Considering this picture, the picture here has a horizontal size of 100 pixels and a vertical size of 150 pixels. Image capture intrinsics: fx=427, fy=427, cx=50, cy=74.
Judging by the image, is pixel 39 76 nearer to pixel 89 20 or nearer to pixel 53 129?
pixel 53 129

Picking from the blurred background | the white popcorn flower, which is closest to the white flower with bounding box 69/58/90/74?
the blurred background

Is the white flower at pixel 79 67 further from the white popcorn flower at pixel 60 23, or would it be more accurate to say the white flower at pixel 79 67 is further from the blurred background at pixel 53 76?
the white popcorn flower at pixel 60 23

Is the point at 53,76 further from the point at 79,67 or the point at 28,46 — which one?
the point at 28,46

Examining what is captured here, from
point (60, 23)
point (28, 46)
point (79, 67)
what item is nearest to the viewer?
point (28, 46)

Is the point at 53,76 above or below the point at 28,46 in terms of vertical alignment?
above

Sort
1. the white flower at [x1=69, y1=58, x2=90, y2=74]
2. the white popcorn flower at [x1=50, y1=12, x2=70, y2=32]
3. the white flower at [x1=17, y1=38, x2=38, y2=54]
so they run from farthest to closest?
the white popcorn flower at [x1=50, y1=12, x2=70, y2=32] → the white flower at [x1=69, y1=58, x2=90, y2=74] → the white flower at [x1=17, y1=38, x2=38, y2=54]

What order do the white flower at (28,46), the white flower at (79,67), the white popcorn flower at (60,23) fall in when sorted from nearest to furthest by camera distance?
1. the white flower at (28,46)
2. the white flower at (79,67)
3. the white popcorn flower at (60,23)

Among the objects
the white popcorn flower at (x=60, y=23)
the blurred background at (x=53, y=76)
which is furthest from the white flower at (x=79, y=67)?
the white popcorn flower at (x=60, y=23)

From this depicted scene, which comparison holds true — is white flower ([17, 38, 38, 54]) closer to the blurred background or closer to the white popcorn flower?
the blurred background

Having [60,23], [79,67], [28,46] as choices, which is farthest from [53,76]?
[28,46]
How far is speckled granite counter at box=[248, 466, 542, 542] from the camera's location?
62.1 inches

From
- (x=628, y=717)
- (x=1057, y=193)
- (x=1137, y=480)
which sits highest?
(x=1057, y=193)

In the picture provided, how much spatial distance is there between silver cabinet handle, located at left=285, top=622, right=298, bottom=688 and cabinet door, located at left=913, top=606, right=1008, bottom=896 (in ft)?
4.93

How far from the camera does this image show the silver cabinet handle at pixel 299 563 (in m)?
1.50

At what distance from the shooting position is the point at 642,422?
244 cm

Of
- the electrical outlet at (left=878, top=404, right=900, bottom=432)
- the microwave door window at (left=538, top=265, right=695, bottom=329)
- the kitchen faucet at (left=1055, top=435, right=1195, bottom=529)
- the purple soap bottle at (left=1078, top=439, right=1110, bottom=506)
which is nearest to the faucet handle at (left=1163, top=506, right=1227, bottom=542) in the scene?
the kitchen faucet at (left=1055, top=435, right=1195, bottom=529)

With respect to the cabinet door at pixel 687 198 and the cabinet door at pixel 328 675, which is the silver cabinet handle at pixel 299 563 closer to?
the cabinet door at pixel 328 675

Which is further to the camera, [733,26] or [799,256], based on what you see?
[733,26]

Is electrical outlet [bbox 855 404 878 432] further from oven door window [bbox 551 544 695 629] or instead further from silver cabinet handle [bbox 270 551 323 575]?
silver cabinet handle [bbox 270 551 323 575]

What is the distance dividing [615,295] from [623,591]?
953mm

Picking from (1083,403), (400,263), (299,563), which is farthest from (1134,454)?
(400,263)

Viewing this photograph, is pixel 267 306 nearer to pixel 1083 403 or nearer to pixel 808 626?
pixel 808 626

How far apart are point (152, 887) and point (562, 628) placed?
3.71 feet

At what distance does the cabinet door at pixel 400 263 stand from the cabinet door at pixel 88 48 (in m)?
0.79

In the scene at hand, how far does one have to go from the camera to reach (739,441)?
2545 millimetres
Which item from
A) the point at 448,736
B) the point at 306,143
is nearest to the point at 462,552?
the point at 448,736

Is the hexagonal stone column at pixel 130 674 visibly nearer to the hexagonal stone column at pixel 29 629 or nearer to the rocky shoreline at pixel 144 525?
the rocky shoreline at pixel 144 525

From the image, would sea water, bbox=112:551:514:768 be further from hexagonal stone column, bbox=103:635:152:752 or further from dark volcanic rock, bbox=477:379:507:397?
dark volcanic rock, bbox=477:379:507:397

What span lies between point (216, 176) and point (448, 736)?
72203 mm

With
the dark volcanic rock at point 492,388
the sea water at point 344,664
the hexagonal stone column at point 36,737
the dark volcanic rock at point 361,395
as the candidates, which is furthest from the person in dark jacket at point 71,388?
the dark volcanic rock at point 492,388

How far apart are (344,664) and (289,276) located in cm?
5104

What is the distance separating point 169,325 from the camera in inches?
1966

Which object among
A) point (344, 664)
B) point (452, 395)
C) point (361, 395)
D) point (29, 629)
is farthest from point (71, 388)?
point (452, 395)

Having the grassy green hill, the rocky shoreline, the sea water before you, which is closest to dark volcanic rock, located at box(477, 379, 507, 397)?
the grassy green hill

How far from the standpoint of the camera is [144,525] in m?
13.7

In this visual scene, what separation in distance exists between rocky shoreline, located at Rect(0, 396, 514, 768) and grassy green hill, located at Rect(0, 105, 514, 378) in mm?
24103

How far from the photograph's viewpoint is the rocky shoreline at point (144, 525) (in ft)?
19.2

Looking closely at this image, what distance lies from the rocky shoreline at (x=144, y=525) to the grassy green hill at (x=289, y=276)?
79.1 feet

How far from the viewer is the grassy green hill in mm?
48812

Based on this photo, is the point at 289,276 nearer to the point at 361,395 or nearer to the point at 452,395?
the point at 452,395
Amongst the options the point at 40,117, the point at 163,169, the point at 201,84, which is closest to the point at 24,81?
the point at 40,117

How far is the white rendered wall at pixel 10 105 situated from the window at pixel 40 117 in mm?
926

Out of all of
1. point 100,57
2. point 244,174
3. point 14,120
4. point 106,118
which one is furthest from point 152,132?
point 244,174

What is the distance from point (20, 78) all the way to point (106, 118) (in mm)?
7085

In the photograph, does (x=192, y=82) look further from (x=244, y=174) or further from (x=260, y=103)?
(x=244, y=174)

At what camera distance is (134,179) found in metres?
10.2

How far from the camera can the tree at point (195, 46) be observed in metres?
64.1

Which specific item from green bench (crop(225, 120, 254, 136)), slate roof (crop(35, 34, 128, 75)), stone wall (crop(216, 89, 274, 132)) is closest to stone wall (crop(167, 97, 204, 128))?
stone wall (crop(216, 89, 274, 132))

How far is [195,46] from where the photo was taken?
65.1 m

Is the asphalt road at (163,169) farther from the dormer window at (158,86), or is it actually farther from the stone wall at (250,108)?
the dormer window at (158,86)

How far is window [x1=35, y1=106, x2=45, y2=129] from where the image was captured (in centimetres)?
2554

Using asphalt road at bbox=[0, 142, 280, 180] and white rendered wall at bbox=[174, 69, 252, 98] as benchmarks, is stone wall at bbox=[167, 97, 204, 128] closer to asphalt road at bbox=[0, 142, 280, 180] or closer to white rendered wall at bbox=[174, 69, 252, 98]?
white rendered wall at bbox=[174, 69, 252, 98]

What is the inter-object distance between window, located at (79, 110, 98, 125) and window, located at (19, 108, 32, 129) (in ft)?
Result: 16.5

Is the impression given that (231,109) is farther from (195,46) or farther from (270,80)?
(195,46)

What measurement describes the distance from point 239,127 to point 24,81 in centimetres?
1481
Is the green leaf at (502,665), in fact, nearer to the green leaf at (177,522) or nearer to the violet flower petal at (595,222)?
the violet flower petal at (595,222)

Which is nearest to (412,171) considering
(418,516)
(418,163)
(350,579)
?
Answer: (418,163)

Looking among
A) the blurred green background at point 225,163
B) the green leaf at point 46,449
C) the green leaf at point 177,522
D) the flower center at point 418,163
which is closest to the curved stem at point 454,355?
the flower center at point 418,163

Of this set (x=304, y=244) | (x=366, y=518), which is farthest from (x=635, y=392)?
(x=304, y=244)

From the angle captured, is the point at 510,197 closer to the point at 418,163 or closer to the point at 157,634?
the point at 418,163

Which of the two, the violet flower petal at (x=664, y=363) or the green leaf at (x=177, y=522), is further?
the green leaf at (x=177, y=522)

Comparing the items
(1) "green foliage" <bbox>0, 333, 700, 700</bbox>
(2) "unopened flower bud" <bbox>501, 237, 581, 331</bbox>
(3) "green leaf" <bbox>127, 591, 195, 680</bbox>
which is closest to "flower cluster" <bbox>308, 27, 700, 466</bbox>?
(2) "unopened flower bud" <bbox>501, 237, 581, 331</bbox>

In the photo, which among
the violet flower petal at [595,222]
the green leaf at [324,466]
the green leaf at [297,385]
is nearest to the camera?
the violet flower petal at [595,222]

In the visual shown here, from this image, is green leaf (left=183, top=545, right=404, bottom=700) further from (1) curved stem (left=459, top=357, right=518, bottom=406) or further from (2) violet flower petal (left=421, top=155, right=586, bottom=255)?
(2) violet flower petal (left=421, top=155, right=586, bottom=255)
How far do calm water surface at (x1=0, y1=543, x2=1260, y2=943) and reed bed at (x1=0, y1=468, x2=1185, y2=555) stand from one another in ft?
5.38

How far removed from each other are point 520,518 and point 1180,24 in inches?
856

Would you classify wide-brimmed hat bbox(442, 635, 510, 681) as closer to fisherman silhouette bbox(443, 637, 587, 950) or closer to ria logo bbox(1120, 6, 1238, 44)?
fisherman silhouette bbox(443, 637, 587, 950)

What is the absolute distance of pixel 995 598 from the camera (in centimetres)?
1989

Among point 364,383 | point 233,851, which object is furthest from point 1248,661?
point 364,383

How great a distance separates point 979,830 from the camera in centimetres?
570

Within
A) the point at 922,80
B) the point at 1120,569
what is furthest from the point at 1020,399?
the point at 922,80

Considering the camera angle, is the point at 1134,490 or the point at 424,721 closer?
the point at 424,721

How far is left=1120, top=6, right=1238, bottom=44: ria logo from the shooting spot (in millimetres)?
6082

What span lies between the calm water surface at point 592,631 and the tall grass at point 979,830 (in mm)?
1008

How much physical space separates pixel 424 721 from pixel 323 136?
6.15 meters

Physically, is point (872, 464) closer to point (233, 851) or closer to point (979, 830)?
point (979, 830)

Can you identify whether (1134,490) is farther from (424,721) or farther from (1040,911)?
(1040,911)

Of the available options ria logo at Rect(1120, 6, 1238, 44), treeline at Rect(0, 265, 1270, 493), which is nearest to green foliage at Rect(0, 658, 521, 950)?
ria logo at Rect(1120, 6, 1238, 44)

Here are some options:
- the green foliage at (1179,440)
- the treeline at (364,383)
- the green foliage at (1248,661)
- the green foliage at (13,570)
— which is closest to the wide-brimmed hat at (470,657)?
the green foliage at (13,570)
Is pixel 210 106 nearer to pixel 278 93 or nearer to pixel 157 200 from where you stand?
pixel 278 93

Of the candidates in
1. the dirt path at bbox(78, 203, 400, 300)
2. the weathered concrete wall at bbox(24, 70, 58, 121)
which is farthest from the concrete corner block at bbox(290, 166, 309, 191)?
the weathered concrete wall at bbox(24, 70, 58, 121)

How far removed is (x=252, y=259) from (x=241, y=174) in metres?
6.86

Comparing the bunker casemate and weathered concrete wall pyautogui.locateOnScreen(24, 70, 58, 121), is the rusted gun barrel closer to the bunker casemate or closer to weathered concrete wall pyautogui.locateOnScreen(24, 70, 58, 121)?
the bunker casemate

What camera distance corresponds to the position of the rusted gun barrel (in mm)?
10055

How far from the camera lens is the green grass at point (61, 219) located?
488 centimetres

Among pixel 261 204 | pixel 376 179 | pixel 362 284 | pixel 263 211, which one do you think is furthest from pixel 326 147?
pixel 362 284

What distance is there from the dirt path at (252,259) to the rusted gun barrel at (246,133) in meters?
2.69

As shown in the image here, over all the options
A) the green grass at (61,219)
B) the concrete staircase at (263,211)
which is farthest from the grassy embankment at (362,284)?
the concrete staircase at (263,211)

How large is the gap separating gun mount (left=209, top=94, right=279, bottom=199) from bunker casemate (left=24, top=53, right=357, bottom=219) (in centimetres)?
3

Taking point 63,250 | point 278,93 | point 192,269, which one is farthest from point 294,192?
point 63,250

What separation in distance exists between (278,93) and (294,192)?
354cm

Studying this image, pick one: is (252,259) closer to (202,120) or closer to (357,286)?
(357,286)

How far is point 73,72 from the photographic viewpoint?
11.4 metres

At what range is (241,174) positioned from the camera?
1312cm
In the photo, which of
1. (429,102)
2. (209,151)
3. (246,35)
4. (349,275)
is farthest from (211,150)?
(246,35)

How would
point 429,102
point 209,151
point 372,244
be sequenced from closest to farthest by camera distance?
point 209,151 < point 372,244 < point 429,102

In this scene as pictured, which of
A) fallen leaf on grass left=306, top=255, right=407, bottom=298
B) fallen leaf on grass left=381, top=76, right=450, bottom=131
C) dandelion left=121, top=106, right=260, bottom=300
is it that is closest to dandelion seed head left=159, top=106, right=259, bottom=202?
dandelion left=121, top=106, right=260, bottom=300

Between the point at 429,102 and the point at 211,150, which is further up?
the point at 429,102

◇ ◇ ◇ ◇

* **Work required**
Starting at the line that contains "How far is point", retype each line through the end of the listing above and nothing else.

* **Task solution**
How far is point 73,72 from the photographic viewpoint?
11.4 metres

At what range is (241,174) positioned from the camera?
1312cm
In the photo, which of
1. (429,102)
2. (209,151)
3. (246,35)
4. (349,275)
is farthest from (211,150)?
(246,35)

How would
point 429,102
point 209,151
point 372,244
be sequenced from closest to farthest by camera distance?
point 209,151 < point 372,244 < point 429,102

In this scene as pictured, which of
A) fallen leaf on grass left=306, top=255, right=407, bottom=298
B) fallen leaf on grass left=381, top=76, right=450, bottom=131
C) dandelion left=121, top=106, right=260, bottom=300
is it that is closest to dandelion seed head left=159, top=106, right=259, bottom=202?
dandelion left=121, top=106, right=260, bottom=300

Between the point at 429,102 and the point at 211,150, which is further up?
the point at 429,102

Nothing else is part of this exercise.